Michigan bill would forbid insurance hikes for pothole claims

By Keith Goble, Land Line state legislative editor | Friday, July 11, 2014

A Michigan bill would protect drivers from insurance hikes for certain claims.

Rep. Marilyn Lane, D-Fraser, introduced a bill that would prevent insurance companies from raising vehicle insurance rates when a driver submits a claim for pothole damage. Specifically, the bill would prohibit vehicle insurance companies from setting a rate or premium surcharge based on a prior claim for damage caused by a pothole.

“It is certainly not the driver’s fault that potholes exist on our streets and roads, and it is absolutely not the driver’s fault that a pothole can’t be avoided and damages their (vehicle),” Lane said in a news release.

She also said that drivers shouldn’t face higher rates because the state’s roadways are “a mess after one of the worst winters in recent memory.”

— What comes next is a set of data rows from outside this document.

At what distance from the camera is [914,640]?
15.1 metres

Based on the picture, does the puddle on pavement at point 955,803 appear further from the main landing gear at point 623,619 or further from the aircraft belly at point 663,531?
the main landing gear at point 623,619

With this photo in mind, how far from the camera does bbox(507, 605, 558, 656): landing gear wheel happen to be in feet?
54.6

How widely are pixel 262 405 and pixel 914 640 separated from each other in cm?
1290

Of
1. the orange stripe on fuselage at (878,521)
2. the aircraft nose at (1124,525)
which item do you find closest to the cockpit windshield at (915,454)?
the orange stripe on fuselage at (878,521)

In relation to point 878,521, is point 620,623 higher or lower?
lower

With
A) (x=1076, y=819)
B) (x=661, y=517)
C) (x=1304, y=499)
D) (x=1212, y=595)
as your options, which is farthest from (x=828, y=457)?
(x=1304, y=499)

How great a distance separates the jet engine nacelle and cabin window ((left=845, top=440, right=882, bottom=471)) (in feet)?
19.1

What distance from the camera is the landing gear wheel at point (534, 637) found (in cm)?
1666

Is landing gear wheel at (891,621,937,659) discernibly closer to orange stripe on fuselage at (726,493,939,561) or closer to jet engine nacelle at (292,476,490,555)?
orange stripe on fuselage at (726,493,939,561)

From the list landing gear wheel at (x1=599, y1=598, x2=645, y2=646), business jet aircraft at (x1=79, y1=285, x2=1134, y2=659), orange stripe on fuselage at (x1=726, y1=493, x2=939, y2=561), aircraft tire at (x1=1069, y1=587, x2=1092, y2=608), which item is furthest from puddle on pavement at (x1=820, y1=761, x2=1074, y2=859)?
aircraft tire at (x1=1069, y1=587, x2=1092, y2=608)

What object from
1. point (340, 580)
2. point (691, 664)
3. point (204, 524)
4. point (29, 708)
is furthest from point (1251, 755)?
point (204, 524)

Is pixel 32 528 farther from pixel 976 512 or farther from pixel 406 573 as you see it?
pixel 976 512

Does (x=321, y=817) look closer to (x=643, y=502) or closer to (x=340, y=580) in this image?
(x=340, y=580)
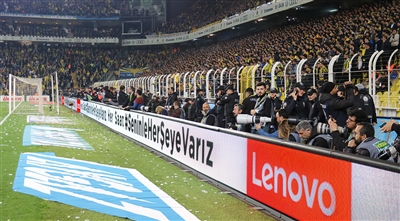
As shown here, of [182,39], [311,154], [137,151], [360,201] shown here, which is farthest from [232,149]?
[182,39]

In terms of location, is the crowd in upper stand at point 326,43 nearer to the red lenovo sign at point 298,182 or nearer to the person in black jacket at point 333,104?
the person in black jacket at point 333,104

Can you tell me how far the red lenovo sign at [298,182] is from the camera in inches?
215

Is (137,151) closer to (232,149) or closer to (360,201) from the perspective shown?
(232,149)

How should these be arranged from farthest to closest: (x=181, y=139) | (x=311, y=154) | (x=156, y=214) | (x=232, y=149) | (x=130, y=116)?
(x=130, y=116)
(x=181, y=139)
(x=232, y=149)
(x=156, y=214)
(x=311, y=154)

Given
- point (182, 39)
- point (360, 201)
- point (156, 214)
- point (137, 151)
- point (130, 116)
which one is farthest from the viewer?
point (182, 39)

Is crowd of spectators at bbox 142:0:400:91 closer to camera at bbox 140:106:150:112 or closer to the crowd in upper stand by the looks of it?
the crowd in upper stand

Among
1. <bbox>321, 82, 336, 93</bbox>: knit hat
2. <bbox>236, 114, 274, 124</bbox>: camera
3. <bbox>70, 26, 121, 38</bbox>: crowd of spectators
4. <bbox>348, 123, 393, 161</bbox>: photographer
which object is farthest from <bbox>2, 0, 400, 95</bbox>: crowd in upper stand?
<bbox>70, 26, 121, 38</bbox>: crowd of spectators

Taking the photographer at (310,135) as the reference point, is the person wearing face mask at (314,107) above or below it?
above

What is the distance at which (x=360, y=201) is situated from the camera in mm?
5074

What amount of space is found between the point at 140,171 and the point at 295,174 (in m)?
5.73

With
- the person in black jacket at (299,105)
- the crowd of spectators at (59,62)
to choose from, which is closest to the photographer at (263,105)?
the person in black jacket at (299,105)

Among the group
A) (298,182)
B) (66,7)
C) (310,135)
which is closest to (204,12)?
(66,7)

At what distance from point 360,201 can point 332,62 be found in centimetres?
837

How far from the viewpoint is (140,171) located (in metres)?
11.6
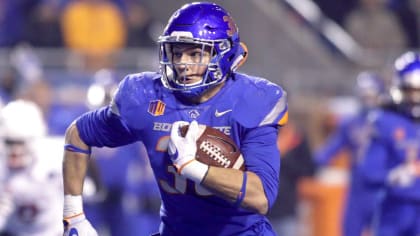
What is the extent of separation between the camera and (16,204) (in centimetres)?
716

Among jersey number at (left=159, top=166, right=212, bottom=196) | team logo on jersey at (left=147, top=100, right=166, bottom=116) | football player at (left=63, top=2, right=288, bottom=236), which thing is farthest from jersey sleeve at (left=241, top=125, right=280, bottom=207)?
team logo on jersey at (left=147, top=100, right=166, bottom=116)

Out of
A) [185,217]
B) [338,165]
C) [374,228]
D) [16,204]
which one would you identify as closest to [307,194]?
[338,165]

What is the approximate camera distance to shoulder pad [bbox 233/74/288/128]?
4840mm

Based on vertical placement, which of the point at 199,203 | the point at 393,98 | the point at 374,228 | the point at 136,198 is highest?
the point at 199,203

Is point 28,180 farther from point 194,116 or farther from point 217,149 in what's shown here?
point 217,149

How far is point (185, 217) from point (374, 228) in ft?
10.5

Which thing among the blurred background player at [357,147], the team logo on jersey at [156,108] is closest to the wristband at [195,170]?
the team logo on jersey at [156,108]

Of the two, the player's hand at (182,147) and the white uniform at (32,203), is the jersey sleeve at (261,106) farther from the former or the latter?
the white uniform at (32,203)

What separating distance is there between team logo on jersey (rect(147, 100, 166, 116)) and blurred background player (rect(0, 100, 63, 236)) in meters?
2.33

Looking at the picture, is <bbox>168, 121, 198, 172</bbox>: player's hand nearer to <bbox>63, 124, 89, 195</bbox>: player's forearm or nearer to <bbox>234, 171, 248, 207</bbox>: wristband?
<bbox>234, 171, 248, 207</bbox>: wristband

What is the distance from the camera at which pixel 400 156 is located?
765 cm

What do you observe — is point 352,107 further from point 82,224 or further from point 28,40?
point 82,224

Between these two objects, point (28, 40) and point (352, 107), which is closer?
point (352, 107)

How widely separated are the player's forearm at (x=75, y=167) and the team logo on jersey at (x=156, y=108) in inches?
14.5
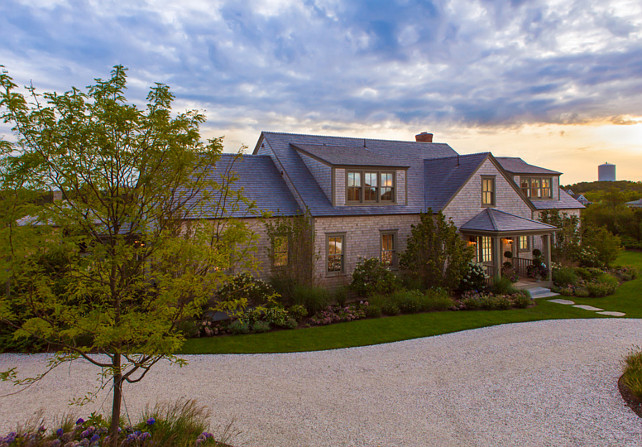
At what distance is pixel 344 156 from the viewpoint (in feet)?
65.4

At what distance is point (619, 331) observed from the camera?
12.8 metres

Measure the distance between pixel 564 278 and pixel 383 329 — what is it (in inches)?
479

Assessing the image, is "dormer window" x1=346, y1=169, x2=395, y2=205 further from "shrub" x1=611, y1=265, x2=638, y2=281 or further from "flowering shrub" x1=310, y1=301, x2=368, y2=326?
"shrub" x1=611, y1=265, x2=638, y2=281

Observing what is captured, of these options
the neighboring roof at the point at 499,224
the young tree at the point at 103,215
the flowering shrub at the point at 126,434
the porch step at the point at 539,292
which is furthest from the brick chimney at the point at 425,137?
the flowering shrub at the point at 126,434

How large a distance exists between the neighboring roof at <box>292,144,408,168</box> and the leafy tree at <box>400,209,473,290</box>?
3341 mm

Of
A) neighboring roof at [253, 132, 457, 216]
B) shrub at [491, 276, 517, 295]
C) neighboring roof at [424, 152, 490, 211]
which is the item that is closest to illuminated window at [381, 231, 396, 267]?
neighboring roof at [253, 132, 457, 216]

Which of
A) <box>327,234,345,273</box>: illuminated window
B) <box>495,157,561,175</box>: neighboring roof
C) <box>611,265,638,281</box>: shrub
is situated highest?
<box>495,157,561,175</box>: neighboring roof

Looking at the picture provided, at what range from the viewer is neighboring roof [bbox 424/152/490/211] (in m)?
20.7

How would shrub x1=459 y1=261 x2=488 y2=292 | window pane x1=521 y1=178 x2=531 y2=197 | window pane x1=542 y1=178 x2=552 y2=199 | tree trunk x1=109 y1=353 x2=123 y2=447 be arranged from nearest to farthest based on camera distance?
tree trunk x1=109 y1=353 x2=123 y2=447 → shrub x1=459 y1=261 x2=488 y2=292 → window pane x1=521 y1=178 x2=531 y2=197 → window pane x1=542 y1=178 x2=552 y2=199

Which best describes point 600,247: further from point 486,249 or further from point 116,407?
point 116,407

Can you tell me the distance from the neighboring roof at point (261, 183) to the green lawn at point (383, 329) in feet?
20.2

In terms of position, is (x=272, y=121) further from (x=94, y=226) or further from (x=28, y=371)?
(x=94, y=226)

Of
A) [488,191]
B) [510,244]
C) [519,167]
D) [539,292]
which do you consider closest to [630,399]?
[539,292]

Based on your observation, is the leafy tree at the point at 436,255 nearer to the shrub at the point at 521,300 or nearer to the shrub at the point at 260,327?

Lane’s bill follows recent action at the statehouse to provide a shot in the arm for Michigan roads damaged during the winter weather. State lawmakers approved a mid-fiscal year 2014 budget supplemental that routes $215 million for pothole repairs.

Critics say that if insurance companies aren’t allowed to pass along the cost of pothole repairs to individual policyholders, the costs will be shifted to all policyholders.

Lane said “drivers shouldn’t be forced to pay higher premiums because of Lansing’s inability to fix roads.”

HB5456 is in the House Insurance Committee.